Áron Szilágyi (; born 14 January 1990) is a Hungarian right-handed sabre fencer. 

Szilágyi is a 2018 team European champion, 2015 individual European champion, 2007 team world champion, and 2022 individual world champion.

A four-time Olympian, Szilágyi is a three-time individual Olympic champion and 2021 team Olympic bronze medalist. Szilágyi competed in the 2008 Beijing Olympic Games, the 2012 London Olympic Games, the 2016 Rio de Janeiro Olympic Games, and the 2020 Tokyo Olympic Games.

In Tokyo, Szilágyi became the only male fencer in history to win three individual Olympic gold medals.

Szilágyi has served as the president of the Vasas Sport Club Fencing Division since 2020.

Career

Szilágyi began fencing at age nine at Vasas SC in Budapest, which remains his club . His first coach was György Gerevich, whom he considers as his personal hero alongside György's father, seven-time Olympic champion Aladár Gerevich.

While he was still a cadet, Szilágyi joined the senior Hungarian team for the 2007 World Fencing Championships in Saint-Petersburg. Hungary won their first gold medal in men's sabre since 1998 after defeating France 45–43. For this performance, Tamás Decsi, Balázs Lontay, Zsolt Nemcsik and Áron Szilágyi were named Hungarian team of the year.

He competed in the 2008 Beijing Olympics, finishing 15th in the individual event and 7th in the team event. He earned team bronze in the 2009 World Fencing Championships in Antalya, and placed third in the individual event of the 2011 European Fencing Championships in Sheffield.

The only Hungarian to qualify to the men's sabre event of the 2012 Summer Olympics, he was seeded no.5. In the table of 16 he defeated 2008 Olympic champion Zhong Man of China, then overcame Germany's Max Hartung and Russia's Nikolay Kovalev to reach the final. After taking an early 7-0 lead over Italy's Diego Occhiuzzi, Szilágyi closed the match on 15–8 to win Hungary's first gold medal in the London games.

Szilágyi featured on the official poster and video campaign of the 2013 World Fencing Championships held in his home city, Budapest. He was defeated in the semi-finals by Nikolay Kovalev and took the bronze medal. In the team event, Hungary was eliminated in the table of 8 by Romania and finished 7th after the ranking matches. Szilágyi finished the season world no.2, a career best .

In the 2014–15 season Szilágyi claimed his first continental title in Montreux, after prevailing over Max Hartung despite a right-ankle injury. Hartung took his revenge in the 2015 World Fencing Championships by defeating Szilágyi in the quarter-finals of the individual event.

# Source material
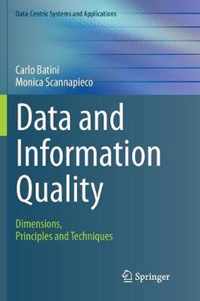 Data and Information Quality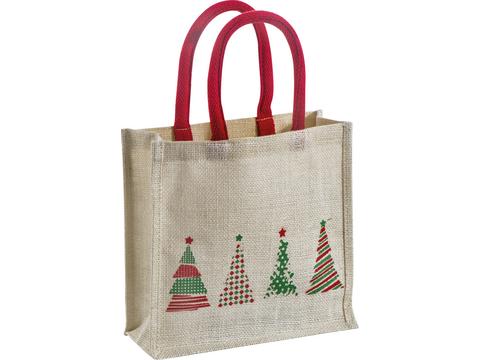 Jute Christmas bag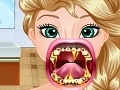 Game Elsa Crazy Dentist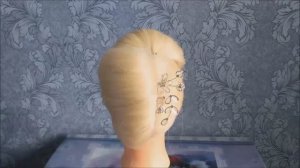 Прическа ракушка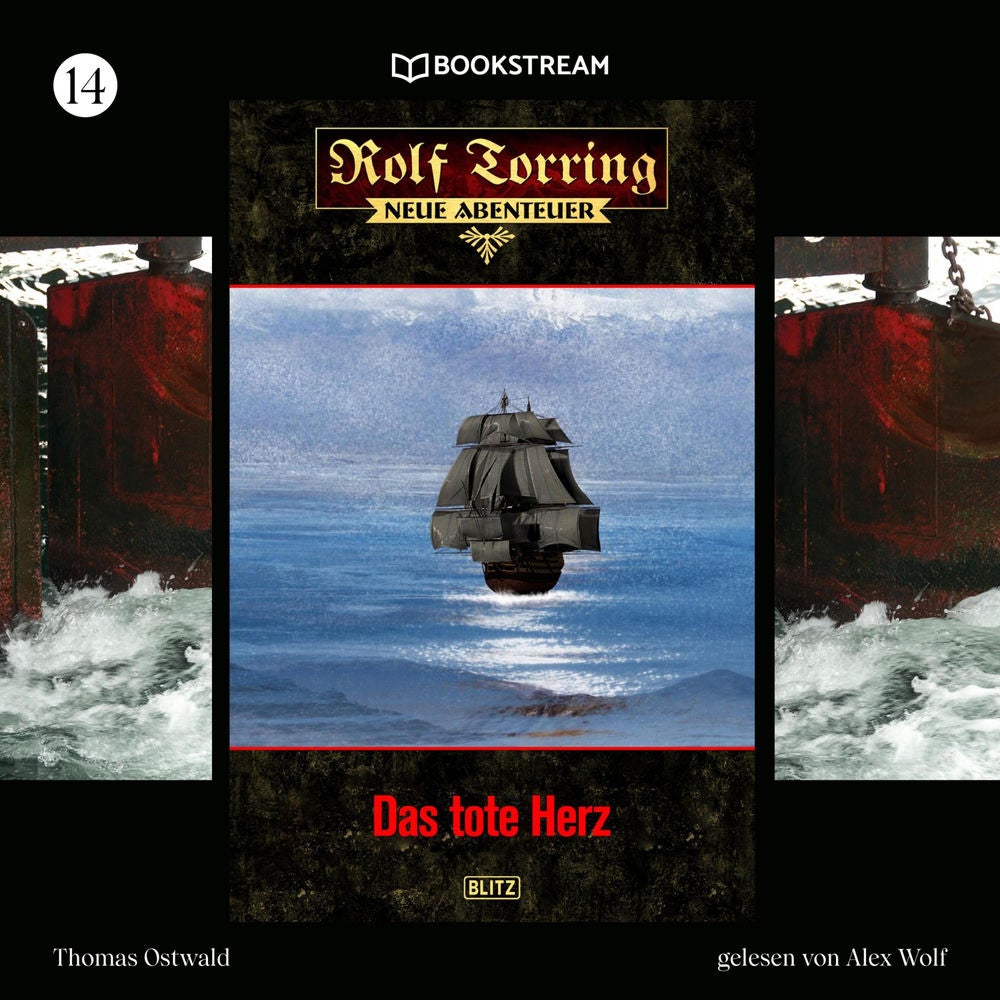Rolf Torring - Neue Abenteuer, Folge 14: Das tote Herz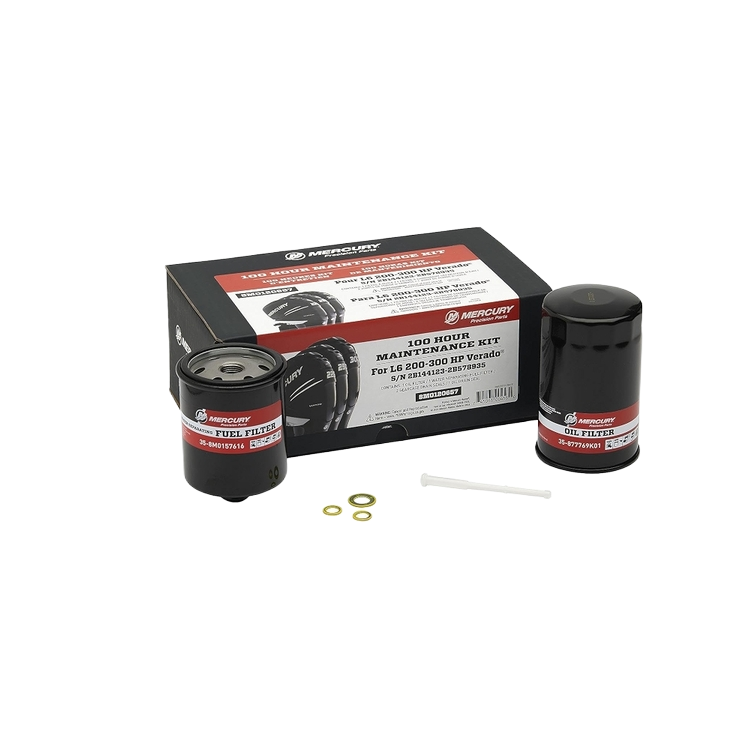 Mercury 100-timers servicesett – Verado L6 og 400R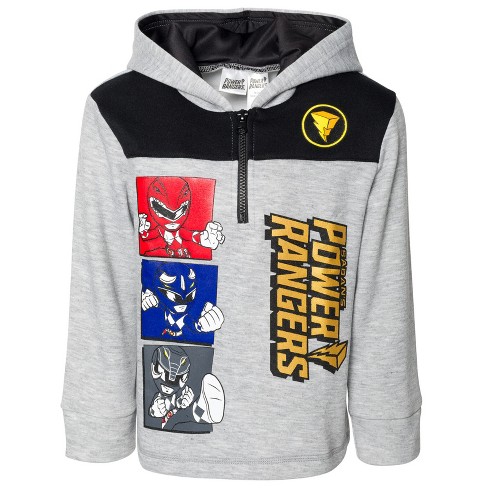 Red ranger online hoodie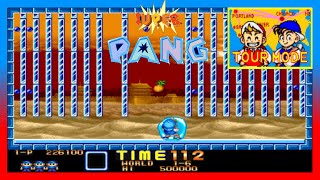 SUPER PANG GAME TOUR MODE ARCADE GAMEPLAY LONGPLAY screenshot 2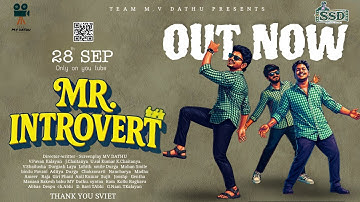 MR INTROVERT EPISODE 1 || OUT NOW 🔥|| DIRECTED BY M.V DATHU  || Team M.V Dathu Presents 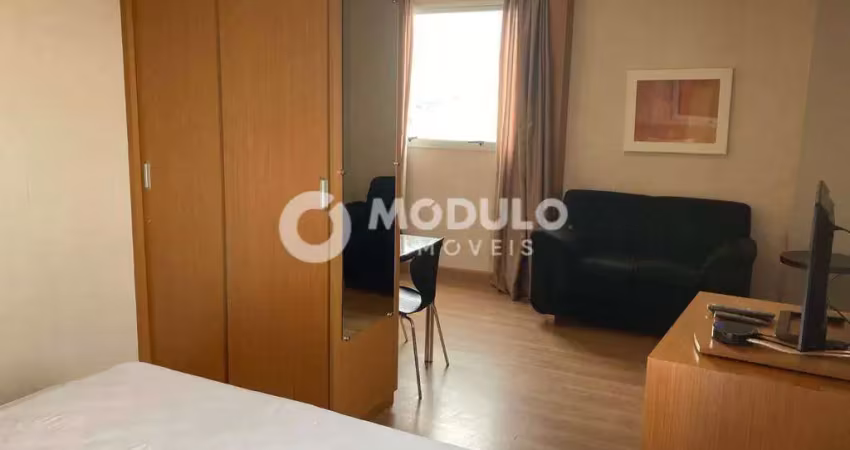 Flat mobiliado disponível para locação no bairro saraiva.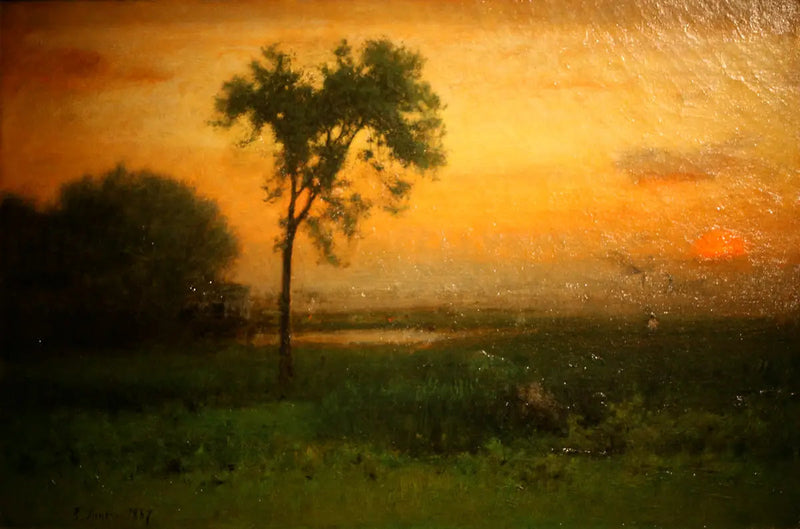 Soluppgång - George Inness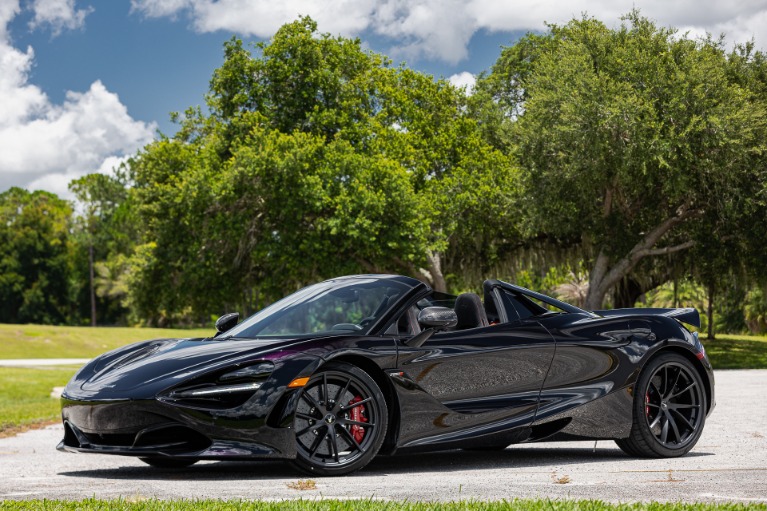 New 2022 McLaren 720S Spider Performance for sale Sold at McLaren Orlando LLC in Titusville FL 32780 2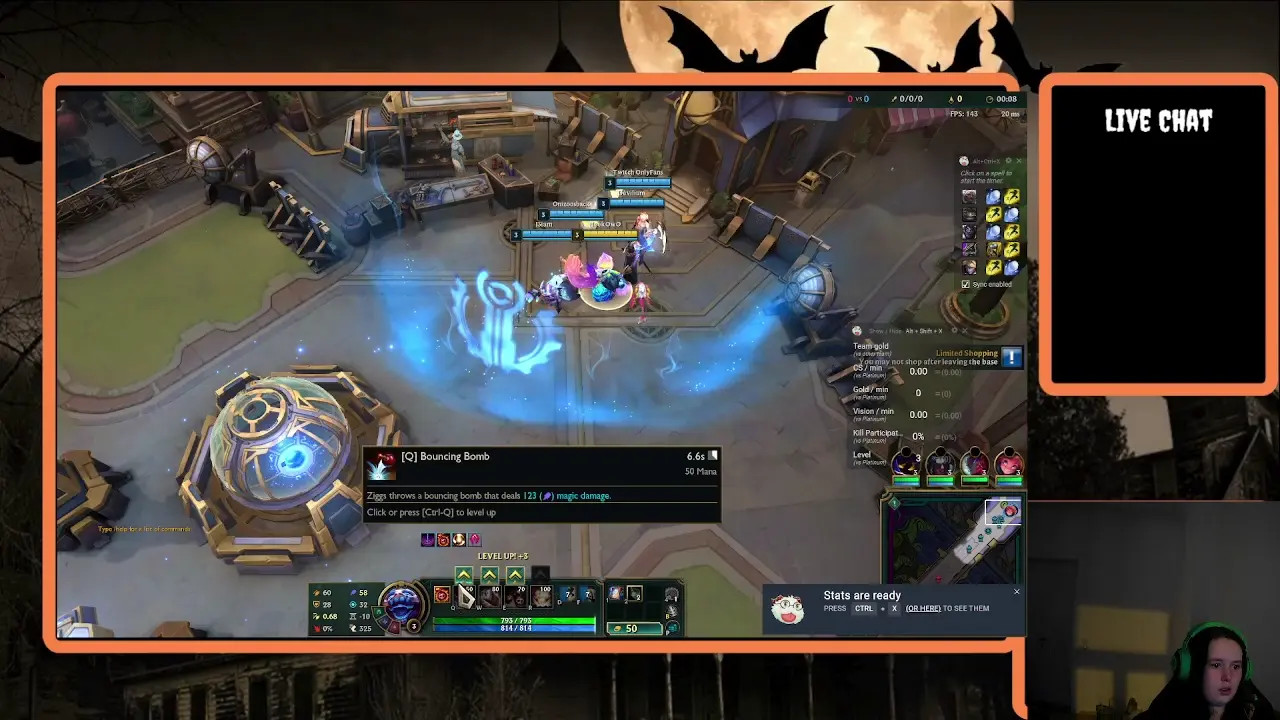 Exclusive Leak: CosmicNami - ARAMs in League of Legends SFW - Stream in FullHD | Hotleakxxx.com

# Work task A
Decide whether each statement agrees with the text about Áron Szilágyi. For each, answer yes or no and quote the exact words of the text that decide it. (i) Szilágyi's first coach was Aladár Gerevich. (ii) At the 2007 World Fencing Championships, Hungary beat France 45–43. (iii) At the 2013 World Fencing Championships, Szilágyi lost his semi-final to Max Hartung.
# Work task B
Reproduce word for word everything in the text about Áron Szilágyi from "He competed in" down to "Championships in Sheffield.".

# Task response A
(i) No: "His first coach was György Gerevich"
(ii) Yes: "Hungary won their first gold medal in men's sabre since 1998 after defeating France 45–43"
(iii) No: "He was defeated in the semi-finals by Nikolay Kovalev and took the bronze medal"

# Task response B
He competed in the 2008 Beijing Olympics, finishing 15th in the individual event and 7th in the team event. He earned team bronze in the 2009 World Fencing Championships in Antalya, and placed third in the individual event of the 2011 European Fencing Championships in Sheffield.